_Text block_
1998 – In their day, the 68040-based PowerBook 500 series and PowerBook 190 were very nice machines, but in the PowerPC era, was it time to replace them?
Should I Upgrade or Replace My PowerBook 520c?
CW writes: I have a PowerBook 520c that won’t start up. Should I bother having it fixed? Is there anything I can do to fix it? I suspect it’s a PRAM battery problem. Once it starts up, what should I do about the 12 MB of RAM, 160 MB hard drive, and lack of OS 8? Should I try to get a PowerPC 603 processor for it?
Mac Daniel writes: Your 520c is worth around $500 in working condition (maybe more – those PowerBooks really hold value). At least get an estimate on the repair. Better to fix it and sell it than take a complete loss.
At this point, I’d recommend against a 603 upgrade, especially with the limited RAM and hard drive. Total cost of making it a workhorse is prohibitive.

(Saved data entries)
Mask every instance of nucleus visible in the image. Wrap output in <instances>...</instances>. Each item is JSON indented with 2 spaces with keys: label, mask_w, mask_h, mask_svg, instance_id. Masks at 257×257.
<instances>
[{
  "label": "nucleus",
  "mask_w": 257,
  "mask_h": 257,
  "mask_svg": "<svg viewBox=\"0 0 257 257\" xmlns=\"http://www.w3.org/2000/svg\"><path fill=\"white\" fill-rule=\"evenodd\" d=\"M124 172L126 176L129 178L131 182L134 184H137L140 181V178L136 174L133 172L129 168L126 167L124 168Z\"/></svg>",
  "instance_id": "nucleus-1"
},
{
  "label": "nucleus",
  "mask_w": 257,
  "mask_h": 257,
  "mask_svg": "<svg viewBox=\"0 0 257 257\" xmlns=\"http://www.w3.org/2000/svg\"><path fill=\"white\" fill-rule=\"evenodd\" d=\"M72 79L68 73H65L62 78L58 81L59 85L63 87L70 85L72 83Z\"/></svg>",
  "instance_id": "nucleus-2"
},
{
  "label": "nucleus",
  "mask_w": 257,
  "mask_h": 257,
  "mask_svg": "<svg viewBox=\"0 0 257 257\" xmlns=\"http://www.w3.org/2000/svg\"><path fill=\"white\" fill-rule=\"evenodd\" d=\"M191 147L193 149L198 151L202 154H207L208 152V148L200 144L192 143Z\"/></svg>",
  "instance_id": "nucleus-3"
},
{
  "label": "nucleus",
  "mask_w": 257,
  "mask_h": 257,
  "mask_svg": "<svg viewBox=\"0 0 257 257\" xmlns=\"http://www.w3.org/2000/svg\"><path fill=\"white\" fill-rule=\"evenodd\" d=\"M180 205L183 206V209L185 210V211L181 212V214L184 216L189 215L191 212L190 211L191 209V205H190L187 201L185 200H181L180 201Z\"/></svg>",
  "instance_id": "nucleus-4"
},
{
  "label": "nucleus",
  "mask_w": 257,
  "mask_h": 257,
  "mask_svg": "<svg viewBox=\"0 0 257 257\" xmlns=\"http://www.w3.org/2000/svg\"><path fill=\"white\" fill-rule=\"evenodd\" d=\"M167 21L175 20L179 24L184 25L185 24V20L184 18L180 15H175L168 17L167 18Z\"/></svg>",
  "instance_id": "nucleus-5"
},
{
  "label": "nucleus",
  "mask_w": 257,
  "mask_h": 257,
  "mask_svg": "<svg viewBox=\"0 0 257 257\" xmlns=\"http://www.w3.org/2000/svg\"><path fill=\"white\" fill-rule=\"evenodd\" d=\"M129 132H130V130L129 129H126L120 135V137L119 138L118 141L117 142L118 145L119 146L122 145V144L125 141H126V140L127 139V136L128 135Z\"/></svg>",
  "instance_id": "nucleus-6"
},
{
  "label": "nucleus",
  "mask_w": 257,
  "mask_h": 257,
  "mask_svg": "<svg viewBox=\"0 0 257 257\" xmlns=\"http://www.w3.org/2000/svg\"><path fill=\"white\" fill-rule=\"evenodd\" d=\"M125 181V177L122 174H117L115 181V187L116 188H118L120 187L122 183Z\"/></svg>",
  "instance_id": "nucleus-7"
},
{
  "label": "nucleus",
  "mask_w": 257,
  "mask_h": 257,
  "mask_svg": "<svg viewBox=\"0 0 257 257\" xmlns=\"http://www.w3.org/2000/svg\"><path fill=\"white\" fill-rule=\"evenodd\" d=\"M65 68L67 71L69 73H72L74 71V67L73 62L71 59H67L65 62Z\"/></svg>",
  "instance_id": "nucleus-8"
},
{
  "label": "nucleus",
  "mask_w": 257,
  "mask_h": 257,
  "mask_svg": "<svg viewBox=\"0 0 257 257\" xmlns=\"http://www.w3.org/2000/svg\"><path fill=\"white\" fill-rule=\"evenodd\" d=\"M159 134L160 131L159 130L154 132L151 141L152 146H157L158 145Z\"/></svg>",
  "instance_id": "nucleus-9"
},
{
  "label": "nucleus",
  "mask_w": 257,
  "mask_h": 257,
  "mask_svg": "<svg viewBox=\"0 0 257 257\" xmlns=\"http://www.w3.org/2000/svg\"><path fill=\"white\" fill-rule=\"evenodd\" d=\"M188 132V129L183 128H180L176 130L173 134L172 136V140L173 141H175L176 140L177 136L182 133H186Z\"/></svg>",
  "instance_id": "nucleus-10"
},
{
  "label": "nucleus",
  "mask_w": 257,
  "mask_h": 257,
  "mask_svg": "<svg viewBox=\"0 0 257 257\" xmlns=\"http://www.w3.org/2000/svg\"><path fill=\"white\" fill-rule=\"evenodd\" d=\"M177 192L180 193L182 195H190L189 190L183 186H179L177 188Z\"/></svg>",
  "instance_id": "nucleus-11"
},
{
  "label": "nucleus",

_Required tasks_
(1) According to the PowerBook 520c text, roughly how much is a working 520c worth?
(2) From the PowerBook 520c text, list the configuration details CW raises as concerns for once the machine starts up.
(3) Transcribe the PowerBook 520c text from "1998 – In their" to "processor for it?".

_Task solutions_
(1) Around $500, maybe more.

(2) 12 MB of RAM; 160 MB hard drive; lack of OS 8

(3)
1998 – In their day, the 68040-based PowerBook 500 series and PowerBook 190 were very nice machines, but in the PowerPC era, was it time to replace them?
Should I Upgrade or Replace My PowerBook 520c?
CW writes: I have a PowerBook 520c that won’t start up. Should I bother having it fixed? Is there anything I can do to fix it? I suspect it’s a PRAM battery problem. Once it starts up, what should I do about the 12 MB of RAM, 160 MB hard drive, and lack of OS 8? Should I try to get a PowerPC 603 processor for it?